Suddenly, the mother seemed to be giving her offspring a good thumping, and the young were stretching their mouths up to welcome it. What we were witnessing, however, was not dove discipline, but feeding time. The parent with the bobbing head was pumping up a fluid called "pigeon milk" from glands located at the base of the nostrils and pouring it down the throats of the young doves. Both parents are equipped to feed their young in this manner, as are other doves and pigeons.
On the same day as the "thumping," one of the adults made a graceful solo flight from the limb--out, over, and away. It was done so deliberately that it could only have been a demonstration. The next day, a young dove walked out to the takeoff place, looked out over the abyss, and...retreated to the safety of the nest.
Unfortunately, at this critical point in the birds' upbringing, we had to go away for the weekend. And when we returned, we found the fledglings had flown. The nest was empty.

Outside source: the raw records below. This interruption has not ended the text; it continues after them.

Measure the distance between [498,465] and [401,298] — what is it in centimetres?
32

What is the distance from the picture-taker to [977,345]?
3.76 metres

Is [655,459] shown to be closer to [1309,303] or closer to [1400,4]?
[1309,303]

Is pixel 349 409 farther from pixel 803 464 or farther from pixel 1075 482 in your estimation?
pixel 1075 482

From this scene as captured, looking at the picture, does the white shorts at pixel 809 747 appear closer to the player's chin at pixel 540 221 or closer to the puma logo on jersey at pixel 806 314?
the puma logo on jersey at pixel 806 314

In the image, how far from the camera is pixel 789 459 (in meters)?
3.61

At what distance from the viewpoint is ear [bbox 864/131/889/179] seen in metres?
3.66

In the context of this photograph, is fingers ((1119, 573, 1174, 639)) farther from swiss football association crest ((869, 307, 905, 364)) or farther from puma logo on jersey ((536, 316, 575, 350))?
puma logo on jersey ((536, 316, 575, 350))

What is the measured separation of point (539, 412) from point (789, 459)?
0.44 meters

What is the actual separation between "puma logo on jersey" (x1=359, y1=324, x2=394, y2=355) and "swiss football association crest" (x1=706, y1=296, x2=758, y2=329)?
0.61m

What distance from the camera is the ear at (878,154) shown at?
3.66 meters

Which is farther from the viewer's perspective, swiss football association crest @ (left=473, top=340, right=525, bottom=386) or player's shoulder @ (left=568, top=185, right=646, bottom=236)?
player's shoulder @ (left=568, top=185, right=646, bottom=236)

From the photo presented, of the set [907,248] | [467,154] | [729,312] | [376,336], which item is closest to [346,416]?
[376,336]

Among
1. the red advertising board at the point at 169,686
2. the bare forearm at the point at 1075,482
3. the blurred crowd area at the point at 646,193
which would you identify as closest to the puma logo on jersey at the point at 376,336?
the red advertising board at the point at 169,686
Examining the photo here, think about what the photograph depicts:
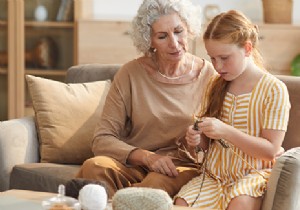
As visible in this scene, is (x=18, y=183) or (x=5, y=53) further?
(x=5, y=53)

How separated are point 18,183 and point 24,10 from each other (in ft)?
7.40

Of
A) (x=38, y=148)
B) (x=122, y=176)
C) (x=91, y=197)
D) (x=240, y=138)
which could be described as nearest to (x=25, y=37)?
(x=38, y=148)

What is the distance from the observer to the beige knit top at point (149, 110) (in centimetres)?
281

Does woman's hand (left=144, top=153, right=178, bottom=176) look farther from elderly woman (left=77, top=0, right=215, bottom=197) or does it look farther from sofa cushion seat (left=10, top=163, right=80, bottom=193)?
sofa cushion seat (left=10, top=163, right=80, bottom=193)

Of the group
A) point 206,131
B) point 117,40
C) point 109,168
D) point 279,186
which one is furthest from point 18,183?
point 117,40

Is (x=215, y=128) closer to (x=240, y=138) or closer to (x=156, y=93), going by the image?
(x=240, y=138)

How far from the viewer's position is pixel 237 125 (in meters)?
2.50

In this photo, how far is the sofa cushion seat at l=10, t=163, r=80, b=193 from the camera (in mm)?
2957

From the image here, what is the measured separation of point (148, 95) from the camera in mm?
2838

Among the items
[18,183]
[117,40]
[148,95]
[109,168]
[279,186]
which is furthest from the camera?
[117,40]

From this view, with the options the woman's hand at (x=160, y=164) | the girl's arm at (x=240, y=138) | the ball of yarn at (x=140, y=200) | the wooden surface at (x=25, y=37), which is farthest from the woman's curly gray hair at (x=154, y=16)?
the wooden surface at (x=25, y=37)

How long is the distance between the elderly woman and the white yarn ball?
69cm

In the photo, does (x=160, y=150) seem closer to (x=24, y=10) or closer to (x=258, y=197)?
(x=258, y=197)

Since mourning doves mate from March through September, perhaps another brood will occupy the nest before fall. Or if it's too late for that, they may possibly return to us next year. In any case, we extend our sincerest invitation--in pidgin English, of course.
The Next Generation: In mid-August [of 1987], Florence dropped this note in the Voice office: "The doves have returned! The mating ritual has begun again, with soft cooing sounds from the rooftops, and dazzling displays of white tail feathers. Soon the nest in the pepper tree will be occupied by a new brood of mourning doves."